— begin —

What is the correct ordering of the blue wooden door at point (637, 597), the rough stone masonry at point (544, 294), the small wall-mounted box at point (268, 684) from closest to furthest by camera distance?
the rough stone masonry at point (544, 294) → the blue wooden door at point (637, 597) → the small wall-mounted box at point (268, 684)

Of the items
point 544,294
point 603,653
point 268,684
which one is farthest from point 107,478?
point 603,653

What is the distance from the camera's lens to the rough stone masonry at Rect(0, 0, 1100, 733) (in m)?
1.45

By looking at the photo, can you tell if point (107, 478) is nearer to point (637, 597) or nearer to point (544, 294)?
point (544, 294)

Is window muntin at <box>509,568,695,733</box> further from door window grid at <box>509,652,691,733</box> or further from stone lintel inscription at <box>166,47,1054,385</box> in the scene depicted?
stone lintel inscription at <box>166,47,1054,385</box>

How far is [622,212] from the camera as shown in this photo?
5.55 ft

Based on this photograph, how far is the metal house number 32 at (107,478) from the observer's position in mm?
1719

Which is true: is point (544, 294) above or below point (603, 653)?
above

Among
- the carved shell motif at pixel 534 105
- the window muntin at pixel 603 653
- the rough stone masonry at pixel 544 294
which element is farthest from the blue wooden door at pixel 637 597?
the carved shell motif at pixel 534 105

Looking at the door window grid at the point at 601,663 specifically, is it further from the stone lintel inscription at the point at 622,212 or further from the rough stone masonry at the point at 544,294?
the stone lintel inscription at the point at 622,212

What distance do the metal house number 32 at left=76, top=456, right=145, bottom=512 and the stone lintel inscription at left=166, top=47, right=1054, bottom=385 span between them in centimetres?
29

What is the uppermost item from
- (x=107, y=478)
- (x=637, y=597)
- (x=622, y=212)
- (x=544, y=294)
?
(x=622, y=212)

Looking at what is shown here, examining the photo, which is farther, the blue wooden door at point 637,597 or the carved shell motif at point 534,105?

— end —

■ Set exercise: Reproduce all of the records above word for word, keeping every line as it appears.

■ Solved problem:
What is the correct ordering of the blue wooden door at point (637, 597), the rough stone masonry at point (544, 294), the small wall-mounted box at point (268, 684) from closest to furthest by camera distance?
the rough stone masonry at point (544, 294) → the blue wooden door at point (637, 597) → the small wall-mounted box at point (268, 684)

Of the items
point 544,294
point 603,653
point 268,684
which one is farthest from point 107,478?
point 603,653

What is the distance from the camera's lens to the rough stone masonry at Rect(0, 0, 1100, 733) (in m)?
1.45

By looking at the photo, can you tell if point (107, 478) is nearer to point (637, 597) or nearer to point (544, 294)?
point (544, 294)

Is window muntin at <box>509,568,695,733</box> further from door window grid at <box>509,652,691,733</box> or further from stone lintel inscription at <box>166,47,1054,385</box> in the scene depicted?
stone lintel inscription at <box>166,47,1054,385</box>

How far is [622,212] from the camera as shown in this photo?
5.55 ft

Based on this photograph, how far is the metal house number 32 at (107,478) from the observer's position in mm?
1719

Which is true: is point (544, 294) above or below point (603, 653)?
above

Among
- the carved shell motif at pixel 534 105
- the window muntin at pixel 603 653
- the rough stone masonry at pixel 544 294
which element is farthest from the blue wooden door at pixel 637 597?
the carved shell motif at pixel 534 105

Looking at the door window grid at the point at 601,663 specifically, is it further from the stone lintel inscription at the point at 622,212 or further from the rough stone masonry at the point at 544,294?
the stone lintel inscription at the point at 622,212

What distance do the metal house number 32 at left=76, top=456, right=145, bottom=512 and the stone lintel inscription at left=166, top=47, right=1054, bottom=385 span between them in centimetres?
29

What is the uppermost item from
- (x=107, y=478)
- (x=637, y=597)
- (x=622, y=212)
- (x=544, y=294)
?
(x=622, y=212)

Looking at what is shown here, examining the photo, which is farther, the blue wooden door at point 637,597 or the carved shell motif at point 534,105?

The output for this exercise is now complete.